Day 61-67: Paros, Greece
We spent five days in Paros, with the goal to relax and do not much before our final trip home. Looking back, we must have achieved this, because I don’t remember doing much! We stayed in the small village of Aliki, away from the main town, and hired a car (a tiny thing called a Fiat Punto) that got us around the island.
Mostly we organised our excursions around meals. The most memorable was a great restaurant at the northern tip of the island that had expensive, but great, food and was situated overlooking a beach. Perfect for a dip pre and post lunch.
We continued our fascination of tzatziki and Greek salad and other classic dishes at many restaurants, mostly in Aliki. The drying squid hanging out the front of the majority of restaurants in Paros was certainly a novelty, but I don’t remember it tasting so good.
Much of the time on Paros was VERY windy, including the evening we arrived which had caused a black out (this made finding our hotel quite an adventure). One of the perks though was the amount of wind water sports on the island, including the very impressive Kite Boarding. I was tempted to take some lessons, but thought better of it given I was pregnant… Phil booked in for some diving, but the wind decided to cancel that, and we ended up doing neither.
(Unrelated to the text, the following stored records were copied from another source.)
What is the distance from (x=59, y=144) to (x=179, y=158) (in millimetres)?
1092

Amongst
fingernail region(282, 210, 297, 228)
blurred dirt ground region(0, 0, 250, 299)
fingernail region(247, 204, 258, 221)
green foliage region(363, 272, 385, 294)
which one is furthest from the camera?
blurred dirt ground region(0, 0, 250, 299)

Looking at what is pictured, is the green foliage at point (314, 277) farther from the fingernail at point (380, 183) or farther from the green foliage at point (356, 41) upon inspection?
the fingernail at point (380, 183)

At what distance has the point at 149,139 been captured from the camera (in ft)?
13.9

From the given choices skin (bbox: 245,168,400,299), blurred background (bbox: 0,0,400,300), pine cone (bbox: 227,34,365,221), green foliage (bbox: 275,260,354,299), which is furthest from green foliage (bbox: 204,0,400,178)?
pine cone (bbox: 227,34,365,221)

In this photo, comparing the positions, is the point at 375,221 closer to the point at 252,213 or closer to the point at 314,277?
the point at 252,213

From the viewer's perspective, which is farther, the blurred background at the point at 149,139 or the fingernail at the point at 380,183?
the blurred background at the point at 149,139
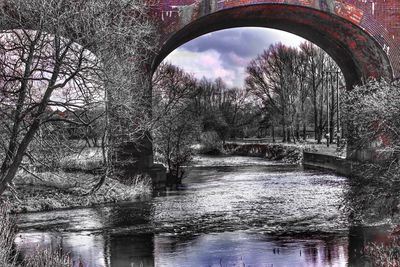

One day we took an excursion to Antiparos. A small island just a 15-minute car ferry away. Antiparos is even slower and more desolate than Paros proper.
On Antiparos, there is the fantastic Cave of Antiparos. It is absolutely enormous, about 400 steps deep. Unfortunately the tips of many of the stalagmites and stalactites have been looted over the years (mostly by Russian soldiers in the early 1700’s). The most bizarre thing, other than the hideous lighting, is the 300 year old graffiti. Lord Byron even left his mark.
Another excursion took us to Lefkes, the island’s highest village. It was very peaceful and almost empty.
The main town on Paros is Parikia, the island’s capital and port. It was a little busy for our taste and other than renting our car and killing time waiting for the ferry (more about that in the next post), not much doing in Parikia. Once you got off the busy road along the water there were some very charming paths that wound through the village.
One amusing item in Parikia was a castle that was built by Marco Sanudo, the Venitian Duke of Naxos in 1260 on the remains of a temple to Athena. Being a great student of architecture, old Marco simply incorporated bits of the marble in ad-hoc fashion.
All in all, the Greek Islands were not what I expected at all (I was thinking more Whitsundays or the Caribbean, where the islands are small, close together, encourage sailing, and are more tropical). The Greek Islands are much larger, and quite a distance from each other – not island hopping material – and are very dry and arid, not lush or tropical at all. But our stay on Paros was very pleasant, and just what we needed before heading home.